Collection entries
:::
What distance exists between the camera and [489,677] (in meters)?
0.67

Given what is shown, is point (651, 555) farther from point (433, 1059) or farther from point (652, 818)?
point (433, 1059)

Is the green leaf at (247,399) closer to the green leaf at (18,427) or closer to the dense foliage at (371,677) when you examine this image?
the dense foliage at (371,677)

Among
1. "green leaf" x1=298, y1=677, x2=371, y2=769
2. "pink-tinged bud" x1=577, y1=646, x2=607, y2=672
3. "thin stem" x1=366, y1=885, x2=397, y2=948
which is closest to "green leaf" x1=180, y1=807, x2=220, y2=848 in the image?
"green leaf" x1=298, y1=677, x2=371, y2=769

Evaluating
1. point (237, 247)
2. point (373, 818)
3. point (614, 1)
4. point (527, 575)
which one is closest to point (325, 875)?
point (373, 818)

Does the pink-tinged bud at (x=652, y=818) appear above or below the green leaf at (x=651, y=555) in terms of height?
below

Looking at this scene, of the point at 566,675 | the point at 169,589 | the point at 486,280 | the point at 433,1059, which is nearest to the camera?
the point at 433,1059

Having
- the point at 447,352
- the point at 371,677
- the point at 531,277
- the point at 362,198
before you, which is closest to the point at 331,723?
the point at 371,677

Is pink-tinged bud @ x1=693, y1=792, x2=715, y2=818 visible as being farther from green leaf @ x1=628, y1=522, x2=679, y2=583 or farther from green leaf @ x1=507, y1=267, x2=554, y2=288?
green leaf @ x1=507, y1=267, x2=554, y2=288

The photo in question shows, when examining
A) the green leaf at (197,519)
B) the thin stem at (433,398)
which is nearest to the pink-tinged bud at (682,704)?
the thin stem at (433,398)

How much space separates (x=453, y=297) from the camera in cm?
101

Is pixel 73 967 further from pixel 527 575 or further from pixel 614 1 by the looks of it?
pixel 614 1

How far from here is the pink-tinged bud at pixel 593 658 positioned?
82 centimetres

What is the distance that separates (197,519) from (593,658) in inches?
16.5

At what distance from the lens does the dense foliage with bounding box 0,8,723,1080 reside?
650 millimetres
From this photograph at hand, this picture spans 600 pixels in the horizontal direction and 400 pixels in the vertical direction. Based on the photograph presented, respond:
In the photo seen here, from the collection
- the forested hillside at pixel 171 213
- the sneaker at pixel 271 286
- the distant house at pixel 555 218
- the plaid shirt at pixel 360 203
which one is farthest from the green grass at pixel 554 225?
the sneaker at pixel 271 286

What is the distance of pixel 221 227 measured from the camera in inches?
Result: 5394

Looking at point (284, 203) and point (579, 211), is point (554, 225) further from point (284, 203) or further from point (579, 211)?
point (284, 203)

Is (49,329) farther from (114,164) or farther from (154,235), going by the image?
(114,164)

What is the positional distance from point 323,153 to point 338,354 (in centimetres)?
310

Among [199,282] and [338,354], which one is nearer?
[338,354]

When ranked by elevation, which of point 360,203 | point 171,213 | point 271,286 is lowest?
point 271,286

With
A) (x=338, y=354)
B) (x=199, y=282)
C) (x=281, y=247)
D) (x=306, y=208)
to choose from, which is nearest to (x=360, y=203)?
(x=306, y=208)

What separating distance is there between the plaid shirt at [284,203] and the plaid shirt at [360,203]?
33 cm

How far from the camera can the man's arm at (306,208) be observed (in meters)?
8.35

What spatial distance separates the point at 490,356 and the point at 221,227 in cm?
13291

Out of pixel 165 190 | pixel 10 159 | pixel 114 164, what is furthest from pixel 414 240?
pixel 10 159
:::
* [EXERCISE TASK] Reproduce the stretch of records from the line containing "At what distance" through the end of the records, with no changes.

* [ANSWER TO THIS PROBLEM]
At what distance from the lens does the dense foliage with bounding box 0,8,723,1080 reside?
650 millimetres
From this photograph at hand, this picture spans 600 pixels in the horizontal direction and 400 pixels in the vertical direction. Based on the photograph presented, respond:
In the photo seen here, from the collection
- the forested hillside at pixel 171 213
- the sneaker at pixel 271 286
- the distant house at pixel 555 218
- the plaid shirt at pixel 360 203
which one is farthest from the green grass at pixel 554 225?
the sneaker at pixel 271 286

What is the distance of pixel 221 227 measured from the camera in inches?
Result: 5394

Looking at point (284, 203) and point (579, 211), is point (554, 225) further from point (284, 203) or further from point (579, 211)?
point (284, 203)

Is (49,329) farther from (114,164) or farther from (154,235), going by the image?
(114,164)

What is the positional distance from point 323,153 to point 338,354 (in centimetres)?
310

Among [199,282] and [338,354], which one is nearer?
[338,354]

When ranked by elevation, which of point 360,203 | point 171,213 | point 271,286 is lowest?
point 271,286

With
A) (x=338, y=354)
B) (x=199, y=282)
C) (x=281, y=247)
D) (x=306, y=208)
to choose from, which is nearest to (x=360, y=203)?
(x=306, y=208)

What separating distance is there between the plaid shirt at [284,203] and the plaid shirt at [360,203]?
33 cm

How far from the camera can the man's arm at (306,208) be observed (in meters)?
8.35

What spatial distance separates the point at 490,356 and the point at 221,227 in cm?
13291

Out of pixel 165 190 | pixel 10 159 | pixel 114 164, what is furthest from pixel 414 240?
pixel 10 159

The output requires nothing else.